Each record that follows must be given again without alteration.

Recorded information ▸
/---

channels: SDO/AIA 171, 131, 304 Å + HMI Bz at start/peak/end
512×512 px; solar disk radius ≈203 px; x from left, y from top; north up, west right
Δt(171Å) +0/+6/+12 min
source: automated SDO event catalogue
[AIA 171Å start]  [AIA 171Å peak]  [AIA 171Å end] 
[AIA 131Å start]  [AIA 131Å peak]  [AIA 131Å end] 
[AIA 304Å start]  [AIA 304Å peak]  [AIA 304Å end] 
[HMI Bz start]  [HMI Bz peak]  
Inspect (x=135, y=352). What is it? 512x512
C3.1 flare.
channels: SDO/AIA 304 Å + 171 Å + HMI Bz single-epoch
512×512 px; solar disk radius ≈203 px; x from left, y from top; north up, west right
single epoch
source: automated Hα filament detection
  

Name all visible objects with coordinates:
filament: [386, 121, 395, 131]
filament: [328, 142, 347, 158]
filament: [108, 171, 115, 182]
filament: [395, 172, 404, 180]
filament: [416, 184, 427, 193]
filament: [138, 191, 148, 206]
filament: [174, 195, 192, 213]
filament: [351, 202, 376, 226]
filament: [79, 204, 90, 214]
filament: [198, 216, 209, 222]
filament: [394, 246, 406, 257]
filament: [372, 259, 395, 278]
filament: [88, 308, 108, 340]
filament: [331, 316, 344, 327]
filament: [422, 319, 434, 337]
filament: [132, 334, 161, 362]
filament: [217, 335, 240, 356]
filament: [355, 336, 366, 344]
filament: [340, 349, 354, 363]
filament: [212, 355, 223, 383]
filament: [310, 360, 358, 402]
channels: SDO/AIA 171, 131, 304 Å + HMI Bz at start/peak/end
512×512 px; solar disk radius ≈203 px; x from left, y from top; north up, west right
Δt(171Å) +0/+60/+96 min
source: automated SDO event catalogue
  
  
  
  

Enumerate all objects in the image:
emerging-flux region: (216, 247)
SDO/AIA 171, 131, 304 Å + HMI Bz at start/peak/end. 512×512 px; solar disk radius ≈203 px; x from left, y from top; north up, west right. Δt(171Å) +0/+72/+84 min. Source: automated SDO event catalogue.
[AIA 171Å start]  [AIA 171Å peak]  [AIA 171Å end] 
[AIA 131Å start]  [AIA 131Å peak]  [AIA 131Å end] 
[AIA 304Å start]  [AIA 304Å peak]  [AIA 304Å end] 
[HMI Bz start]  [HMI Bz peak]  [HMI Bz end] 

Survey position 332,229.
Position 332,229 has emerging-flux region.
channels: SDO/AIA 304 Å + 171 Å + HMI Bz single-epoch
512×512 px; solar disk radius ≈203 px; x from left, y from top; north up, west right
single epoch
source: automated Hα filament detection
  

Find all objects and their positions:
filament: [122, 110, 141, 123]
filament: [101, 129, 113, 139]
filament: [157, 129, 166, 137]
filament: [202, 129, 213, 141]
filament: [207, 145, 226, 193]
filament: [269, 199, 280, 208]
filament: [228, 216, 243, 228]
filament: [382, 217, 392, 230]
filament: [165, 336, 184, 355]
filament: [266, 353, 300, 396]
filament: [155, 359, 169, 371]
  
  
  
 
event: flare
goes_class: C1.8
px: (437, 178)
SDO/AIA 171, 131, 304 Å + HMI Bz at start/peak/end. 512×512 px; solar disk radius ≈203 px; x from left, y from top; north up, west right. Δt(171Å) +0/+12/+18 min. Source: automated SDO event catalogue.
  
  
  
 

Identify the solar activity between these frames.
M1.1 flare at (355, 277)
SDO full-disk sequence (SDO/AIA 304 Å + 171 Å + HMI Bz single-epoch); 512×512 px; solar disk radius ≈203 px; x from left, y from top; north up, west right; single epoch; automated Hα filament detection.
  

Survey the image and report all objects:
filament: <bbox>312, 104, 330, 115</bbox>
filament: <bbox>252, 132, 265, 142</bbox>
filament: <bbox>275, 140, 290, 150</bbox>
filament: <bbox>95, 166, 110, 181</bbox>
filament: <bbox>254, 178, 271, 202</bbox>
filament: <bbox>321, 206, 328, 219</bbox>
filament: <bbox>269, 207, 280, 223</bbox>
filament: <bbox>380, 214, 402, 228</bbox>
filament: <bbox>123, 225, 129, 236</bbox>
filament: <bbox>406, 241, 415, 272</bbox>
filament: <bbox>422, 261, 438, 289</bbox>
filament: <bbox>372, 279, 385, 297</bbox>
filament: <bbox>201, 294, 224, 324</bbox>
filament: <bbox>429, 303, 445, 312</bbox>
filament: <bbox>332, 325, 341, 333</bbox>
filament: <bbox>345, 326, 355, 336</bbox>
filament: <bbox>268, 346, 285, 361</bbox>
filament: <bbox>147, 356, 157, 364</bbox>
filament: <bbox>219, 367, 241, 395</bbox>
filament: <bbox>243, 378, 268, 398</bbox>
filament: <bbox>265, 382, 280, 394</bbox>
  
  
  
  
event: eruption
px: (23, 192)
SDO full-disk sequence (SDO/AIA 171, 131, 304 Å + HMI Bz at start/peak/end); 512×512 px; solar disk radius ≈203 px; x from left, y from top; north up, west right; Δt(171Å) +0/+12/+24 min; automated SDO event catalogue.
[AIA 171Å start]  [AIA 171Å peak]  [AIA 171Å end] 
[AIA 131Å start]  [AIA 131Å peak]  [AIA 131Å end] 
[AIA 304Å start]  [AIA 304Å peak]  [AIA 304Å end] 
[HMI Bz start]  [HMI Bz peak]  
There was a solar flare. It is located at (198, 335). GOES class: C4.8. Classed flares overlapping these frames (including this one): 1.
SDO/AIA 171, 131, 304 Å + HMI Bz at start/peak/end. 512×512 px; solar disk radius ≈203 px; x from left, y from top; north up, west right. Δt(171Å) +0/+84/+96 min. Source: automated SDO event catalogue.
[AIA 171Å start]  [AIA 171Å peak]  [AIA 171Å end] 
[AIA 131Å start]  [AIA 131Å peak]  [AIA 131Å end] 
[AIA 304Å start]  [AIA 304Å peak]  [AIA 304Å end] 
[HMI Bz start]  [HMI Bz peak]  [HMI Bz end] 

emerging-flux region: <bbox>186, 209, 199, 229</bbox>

\---

Output for this task ▸
channels: SDO/AIA 171, 131, 304 Å + HMI Bz at start/peak/end
512×512 px; solar disk radius ≈203 px; x from left, y from top; north up, west right
Δt(171Å) +0/+6/+12 min
source: automated SDO event catalogue
[AIA 171Å start]  [AIA 171Å peak]  [AIA 171Å end] 
[AIA 131Å start]  [AIA 131Å peak]  [AIA 131Å end] 
[AIA 304Å start]  [AIA 304Å peak]  [AIA 304Å end] 
[HMI Bz start]  [HMI Bz peak]  
Inspect (x=135, y=352). What is it? 512x512
C3.1 flare.
channels: SDO/AIA 304 Å + 171 Å + HMI Bz single-epoch
512×512 px; solar disk radius ≈203 px; x from left, y from top; north up, west right
single epoch
source: automated Hα filament detection
  

Name all visible objects with coordinates:
filament: [386, 121, 395, 131]
filament: [328, 142, 347, 158]
filament: [108, 171, 115, 182]
filament: [395, 172, 404, 180]
filament: [416, 184, 427, 193]
filament: [138, 191, 148, 206]
filament: [174, 195, 192, 213]
filament: [351, 202, 376, 226]
filament: [79, 204, 90, 214]
filament: [198, 216, 209, 222]
filament: [394, 246, 406, 257]
filament: [372, 259, 395, 278]
filament: [88, 308, 108, 340]
filament: [331, 316, 344, 327]
filament: [422, 319, 434, 337]
filament: [132, 334, 161, 362]
filament: [217, 335, 240, 356]
filament: [355, 336, 366, 344]
filament: [340, 349, 354, 363]
filament: [212, 355, 223, 383]
filament: [310, 360, 358, 402]
channels: SDO/AIA 171, 131, 304 Å + HMI Bz at start/peak/end
512×512 px; solar disk radius ≈203 px; x from left, y from top; north up, west right
Δt(171Å) +0/+60/+96 min
source: automated SDO event catalogue
  
  
  
  

Enumerate all objects in the image:
emerging-flux region: (216, 247)
SDO/AIA 171, 131, 304 Å + HMI Bz at start/peak/end. 512×512 px; solar disk radius ≈203 px; x from left, y from top; north up, west right. Δt(171Å) +0/+72/+84 min. Source: automated SDO event catalogue.
[AIA 171Å start]  [AIA 171Å peak]  [AIA 171Å end] 
[AIA 131Å start]  [AIA 131Å peak]  [AIA 131Å end] 
[AIA 304Å start]  [AIA 304Å peak]  [AIA 304Å end] 
[HMI Bz start]  [HMI Bz peak]  [HMI Bz end] 

Survey position 332,229.
Position 332,229 has emerging-flux region.
channels: SDO/AIA 304 Å + 171 Å + HMI Bz single-epoch
512×512 px; solar disk radius ≈203 px; x from left, y from top; north up, west right
single epoch
source: automated Hα filament detection
  

Find all objects and their positions:
filament: [122, 110, 141, 123]
filament: [101, 129, 113, 139]
filament: [157, 129, 166, 137]
filament: [202, 129, 213, 141]
filament: [207, 145, 226, 193]
filament: [269, 199, 280, 208]
filament: [228, 216, 243, 228]
filament: [382, 217, 392, 230]
filament: [165, 336, 184, 355]
filament: [266, 353, 300, 396]
filament: [155, 359, 169, 371]
  
  
  
 
event: flare
goes_class: C1.8
px: (437, 178)
SDO/AIA 171, 131, 304 Å + HMI Bz at start/peak/end. 512×512 px; solar disk radius ≈203 px; x from left, y from top; north up, west right. Δt(171Å) +0/+12/+18 min. Source: automated SDO event catalogue.
  
  
  
 

Identify the solar activity between these frames.
M1.1 flare at (355, 277)
SDO full-disk sequence (SDO/AIA 304 Å + 171 Å + HMI Bz single-epoch); 512×512 px; solar disk radius ≈203 px; x from left, y from top; north up, west right; single epoch; automated Hα filament detection.
  

Survey the image and report all objects:
filament: <bbox>312, 104, 330, 115</bbox>
filament: <bbox>252, 132, 265, 142</bbox>
filament: <bbox>275, 140, 290, 150</bbox>
filament: <bbox>95, 166, 110, 181</bbox>
filament: <bbox>254, 178, 271, 202</bbox>
filament: <bbox>321, 206, 328, 219</bbox>
filament: <bbox>269, 207, 280, 223</bbox>
filament: <bbox>380, 214, 402, 228</bbox>
filament: <bbox>123, 225, 129, 236</bbox>
filament: <bbox>406, 241, 415, 272</bbox>
filament: <bbox>422, 261, 438, 289</bbox>
filament: <bbox>372, 279, 385, 297</bbox>
filament: <bbox>201, 294, 224, 324</bbox>
filament: <bbox>429, 303, 445, 312</bbox>
filament: <bbox>332, 325, 341, 333</bbox>
filament: <bbox>345, 326, 355, 336</bbox>
filament: <bbox>268, 346, 285, 361</bbox>
filament: <bbox>147, 356, 157, 364</bbox>
filament: <bbox>219, 367, 241, 395</bbox>
filament: <bbox>243, 378, 268, 398</bbox>
filament: <bbox>265, 382, 280, 394</bbox>
  
  
  
  
event: eruption
px: (23, 192)
SDO full-disk sequence (SDO/AIA 171, 131, 304 Å + HMI Bz at start/peak/end); 512×512 px; solar disk radius ≈203 px; x from left, y from top; north up, west right; Δt(171Å) +0/+12/+24 min; automated SDO event catalogue.
[AIA 171Å start]  [AIA 171Å peak]  [AIA 171Å end] 
[AIA 131Å start]  [AIA 131Å peak]  [AIA 131Å end] 
[AIA 304Å start]  [AIA 304Å peak]  [AIA 304Å end] 
[HMI Bz start]  [HMI Bz peak]  
There was a solar flare. It is located at (198, 335). GOES class: C4.8. Classed flares overlapping these frames (including this one): 1.
SDO/AIA 171, 131, 304 Å + HMI Bz at start/peak/end. 512×512 px; solar disk radius ≈203 px; x from left, y from top; north up, west right. Δt(171Å) +0/+84/+96 min. Source: automated SDO event catalogue.
[AIA 171Å start]  [AIA 171Å peak]  [AIA 171Å end] 
[AIA 131Å start]  [AIA 131Å peak]  [AIA 131Å end] 
[AIA 304Å start]  [AIA 304Å peak]  [AIA 304Å end] 
[HMI Bz start]  [HMI Bz peak]  [HMI Bz end] 

emerging-flux region: <bbox>186, 209, 199, 229</bbox>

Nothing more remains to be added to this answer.